→ **Material**
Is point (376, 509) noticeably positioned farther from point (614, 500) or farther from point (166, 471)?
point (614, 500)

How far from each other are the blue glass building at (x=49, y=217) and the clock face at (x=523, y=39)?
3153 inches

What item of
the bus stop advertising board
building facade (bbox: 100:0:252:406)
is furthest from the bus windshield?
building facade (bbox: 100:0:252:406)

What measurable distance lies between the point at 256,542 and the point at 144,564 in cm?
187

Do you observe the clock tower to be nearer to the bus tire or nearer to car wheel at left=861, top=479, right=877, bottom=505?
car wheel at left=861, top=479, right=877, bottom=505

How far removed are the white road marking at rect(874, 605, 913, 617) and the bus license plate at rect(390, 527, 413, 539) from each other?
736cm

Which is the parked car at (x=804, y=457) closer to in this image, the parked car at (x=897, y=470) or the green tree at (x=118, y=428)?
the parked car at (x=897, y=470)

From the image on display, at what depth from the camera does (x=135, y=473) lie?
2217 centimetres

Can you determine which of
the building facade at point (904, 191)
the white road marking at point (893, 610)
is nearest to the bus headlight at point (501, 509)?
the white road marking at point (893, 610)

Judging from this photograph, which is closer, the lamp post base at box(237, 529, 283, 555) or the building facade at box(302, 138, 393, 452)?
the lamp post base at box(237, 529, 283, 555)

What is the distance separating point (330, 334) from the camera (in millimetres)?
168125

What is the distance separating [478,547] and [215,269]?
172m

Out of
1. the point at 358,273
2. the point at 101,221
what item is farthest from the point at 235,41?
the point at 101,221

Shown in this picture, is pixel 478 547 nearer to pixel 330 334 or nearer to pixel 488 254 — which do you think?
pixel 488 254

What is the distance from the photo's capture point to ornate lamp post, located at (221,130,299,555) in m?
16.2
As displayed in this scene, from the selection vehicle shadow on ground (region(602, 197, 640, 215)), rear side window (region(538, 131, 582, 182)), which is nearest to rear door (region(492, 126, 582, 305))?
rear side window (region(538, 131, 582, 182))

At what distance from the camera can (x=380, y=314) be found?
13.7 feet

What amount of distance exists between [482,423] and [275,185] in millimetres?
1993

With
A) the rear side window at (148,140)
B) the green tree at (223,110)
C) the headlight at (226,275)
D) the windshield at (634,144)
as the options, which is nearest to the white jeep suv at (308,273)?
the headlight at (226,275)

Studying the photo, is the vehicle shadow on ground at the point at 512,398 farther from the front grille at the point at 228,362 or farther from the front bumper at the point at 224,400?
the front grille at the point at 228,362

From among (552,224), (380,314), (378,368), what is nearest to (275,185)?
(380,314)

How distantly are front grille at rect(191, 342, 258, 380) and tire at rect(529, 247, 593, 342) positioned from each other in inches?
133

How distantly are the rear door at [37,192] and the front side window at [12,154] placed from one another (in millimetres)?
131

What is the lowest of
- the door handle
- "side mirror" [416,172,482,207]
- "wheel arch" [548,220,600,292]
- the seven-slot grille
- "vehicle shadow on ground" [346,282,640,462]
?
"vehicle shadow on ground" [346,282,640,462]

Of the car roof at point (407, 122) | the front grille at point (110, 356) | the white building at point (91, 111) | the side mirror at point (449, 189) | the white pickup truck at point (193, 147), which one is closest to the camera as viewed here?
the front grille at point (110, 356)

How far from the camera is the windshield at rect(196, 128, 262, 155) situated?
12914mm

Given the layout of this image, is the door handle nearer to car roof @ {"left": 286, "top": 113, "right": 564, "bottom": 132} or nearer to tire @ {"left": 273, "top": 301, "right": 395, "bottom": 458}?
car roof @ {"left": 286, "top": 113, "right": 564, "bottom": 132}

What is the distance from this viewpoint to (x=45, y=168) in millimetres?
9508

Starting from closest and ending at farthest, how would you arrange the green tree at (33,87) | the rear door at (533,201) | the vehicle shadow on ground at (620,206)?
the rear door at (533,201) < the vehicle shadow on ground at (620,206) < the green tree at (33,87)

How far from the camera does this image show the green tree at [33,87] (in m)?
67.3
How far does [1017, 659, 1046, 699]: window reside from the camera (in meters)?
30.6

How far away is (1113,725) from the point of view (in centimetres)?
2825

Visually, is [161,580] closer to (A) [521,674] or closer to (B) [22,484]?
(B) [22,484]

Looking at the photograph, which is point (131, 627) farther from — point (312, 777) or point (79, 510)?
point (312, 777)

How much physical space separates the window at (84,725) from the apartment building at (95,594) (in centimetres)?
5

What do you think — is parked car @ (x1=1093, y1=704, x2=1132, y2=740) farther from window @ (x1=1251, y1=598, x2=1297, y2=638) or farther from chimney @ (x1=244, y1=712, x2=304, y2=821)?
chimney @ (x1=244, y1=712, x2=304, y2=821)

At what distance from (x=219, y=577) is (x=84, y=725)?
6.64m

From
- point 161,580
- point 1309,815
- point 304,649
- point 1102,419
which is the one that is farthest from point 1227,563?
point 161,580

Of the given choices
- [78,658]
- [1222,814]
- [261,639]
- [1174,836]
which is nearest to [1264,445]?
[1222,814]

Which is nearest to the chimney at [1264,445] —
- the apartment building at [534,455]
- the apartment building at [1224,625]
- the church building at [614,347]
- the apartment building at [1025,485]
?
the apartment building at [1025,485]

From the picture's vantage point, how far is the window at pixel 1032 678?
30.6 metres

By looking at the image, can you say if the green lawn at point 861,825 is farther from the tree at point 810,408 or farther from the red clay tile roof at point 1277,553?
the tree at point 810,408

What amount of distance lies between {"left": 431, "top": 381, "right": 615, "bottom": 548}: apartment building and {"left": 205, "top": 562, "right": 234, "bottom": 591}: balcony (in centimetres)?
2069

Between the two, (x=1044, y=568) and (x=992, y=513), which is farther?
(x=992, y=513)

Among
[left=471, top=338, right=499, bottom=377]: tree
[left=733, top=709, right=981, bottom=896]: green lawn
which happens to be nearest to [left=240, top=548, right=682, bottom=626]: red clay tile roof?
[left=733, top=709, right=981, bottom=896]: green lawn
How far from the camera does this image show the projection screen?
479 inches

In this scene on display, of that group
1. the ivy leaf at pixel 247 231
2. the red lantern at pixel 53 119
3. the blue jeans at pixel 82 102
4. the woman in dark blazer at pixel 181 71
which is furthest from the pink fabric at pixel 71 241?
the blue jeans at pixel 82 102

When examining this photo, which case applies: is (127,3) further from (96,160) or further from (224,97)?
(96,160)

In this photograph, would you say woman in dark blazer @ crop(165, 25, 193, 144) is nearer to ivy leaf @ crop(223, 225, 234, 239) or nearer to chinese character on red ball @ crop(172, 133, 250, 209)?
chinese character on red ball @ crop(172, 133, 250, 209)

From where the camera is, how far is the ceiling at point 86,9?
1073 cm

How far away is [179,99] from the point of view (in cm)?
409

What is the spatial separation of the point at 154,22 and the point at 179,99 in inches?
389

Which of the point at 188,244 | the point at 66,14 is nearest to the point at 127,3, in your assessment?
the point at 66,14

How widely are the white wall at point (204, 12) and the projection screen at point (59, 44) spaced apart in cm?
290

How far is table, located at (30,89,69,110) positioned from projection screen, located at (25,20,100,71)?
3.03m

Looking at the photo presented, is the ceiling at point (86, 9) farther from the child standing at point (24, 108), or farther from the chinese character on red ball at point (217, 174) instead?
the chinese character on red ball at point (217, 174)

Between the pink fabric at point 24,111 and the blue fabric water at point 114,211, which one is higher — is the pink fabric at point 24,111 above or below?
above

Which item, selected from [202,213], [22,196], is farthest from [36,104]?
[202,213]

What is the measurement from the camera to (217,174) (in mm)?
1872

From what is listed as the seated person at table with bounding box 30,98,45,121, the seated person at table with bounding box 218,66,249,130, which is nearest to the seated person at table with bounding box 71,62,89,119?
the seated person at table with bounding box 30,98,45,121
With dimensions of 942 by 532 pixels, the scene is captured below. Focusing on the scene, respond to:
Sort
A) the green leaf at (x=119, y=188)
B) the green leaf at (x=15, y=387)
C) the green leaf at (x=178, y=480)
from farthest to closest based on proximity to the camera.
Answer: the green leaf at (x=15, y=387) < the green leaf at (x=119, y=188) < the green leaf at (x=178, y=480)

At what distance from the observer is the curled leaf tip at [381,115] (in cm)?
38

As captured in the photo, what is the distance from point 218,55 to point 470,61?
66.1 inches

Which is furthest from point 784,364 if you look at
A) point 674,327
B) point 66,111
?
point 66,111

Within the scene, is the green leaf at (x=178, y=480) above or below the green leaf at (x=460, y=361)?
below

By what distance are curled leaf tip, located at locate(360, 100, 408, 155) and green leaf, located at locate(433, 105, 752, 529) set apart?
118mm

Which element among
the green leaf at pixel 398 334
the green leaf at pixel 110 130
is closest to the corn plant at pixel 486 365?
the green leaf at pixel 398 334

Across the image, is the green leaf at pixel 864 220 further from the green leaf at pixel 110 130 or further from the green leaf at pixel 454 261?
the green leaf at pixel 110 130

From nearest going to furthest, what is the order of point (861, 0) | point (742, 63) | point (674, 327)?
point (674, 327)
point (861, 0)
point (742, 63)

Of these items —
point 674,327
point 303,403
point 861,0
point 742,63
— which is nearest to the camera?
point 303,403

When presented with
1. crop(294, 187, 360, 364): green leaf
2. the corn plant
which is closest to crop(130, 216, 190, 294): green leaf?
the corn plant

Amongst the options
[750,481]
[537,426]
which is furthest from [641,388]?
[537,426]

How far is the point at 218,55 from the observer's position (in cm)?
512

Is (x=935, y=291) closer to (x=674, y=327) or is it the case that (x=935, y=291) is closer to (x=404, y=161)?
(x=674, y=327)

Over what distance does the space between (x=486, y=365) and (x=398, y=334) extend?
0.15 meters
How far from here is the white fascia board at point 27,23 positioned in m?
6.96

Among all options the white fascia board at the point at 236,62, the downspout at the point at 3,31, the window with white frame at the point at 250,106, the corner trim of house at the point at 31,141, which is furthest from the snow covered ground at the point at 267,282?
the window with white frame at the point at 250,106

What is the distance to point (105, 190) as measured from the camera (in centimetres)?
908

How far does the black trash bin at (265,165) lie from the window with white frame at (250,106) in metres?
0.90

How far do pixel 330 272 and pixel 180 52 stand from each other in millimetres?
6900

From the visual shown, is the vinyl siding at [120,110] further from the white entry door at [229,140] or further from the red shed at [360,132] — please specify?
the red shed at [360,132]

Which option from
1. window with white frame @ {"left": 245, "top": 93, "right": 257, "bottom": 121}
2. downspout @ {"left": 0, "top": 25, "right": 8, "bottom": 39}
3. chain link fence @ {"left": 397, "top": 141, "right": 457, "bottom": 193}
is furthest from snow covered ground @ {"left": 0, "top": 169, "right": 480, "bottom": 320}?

→ **Exercise brief**
Rewrite the items from the start through the line containing "2217 centimetres", replacing "green tree" with "oak tree" and leaving everything else unchanged.

→ **Solved problem**
Is point (376, 509) noticeably positioned farther from point (614, 500) or farther from point (166, 471)?
point (614, 500)

How far from each other are the blue glass building at (x=49, y=217) and the clock face at (x=523, y=39)?
3153 inches

What item of
the bus stop advertising board
building facade (bbox: 100:0:252:406)
is furthest from the bus windshield?
building facade (bbox: 100:0:252:406)

What measurable distance lies between the point at 256,542 and the point at 144,564 in cm?
187

Do you observe the clock tower to be nearer to the bus tire or nearer to car wheel at left=861, top=479, right=877, bottom=505?
car wheel at left=861, top=479, right=877, bottom=505

How far removed are the white road marking at rect(874, 605, 913, 617) and the bus license plate at rect(390, 527, 413, 539) from each other?
736cm

Which is the parked car at (x=804, y=457) closer to in this image, the parked car at (x=897, y=470) or the oak tree at (x=118, y=428)?
the parked car at (x=897, y=470)

From the image on display, at what depth from the camera does (x=135, y=473) lie?
2217 centimetres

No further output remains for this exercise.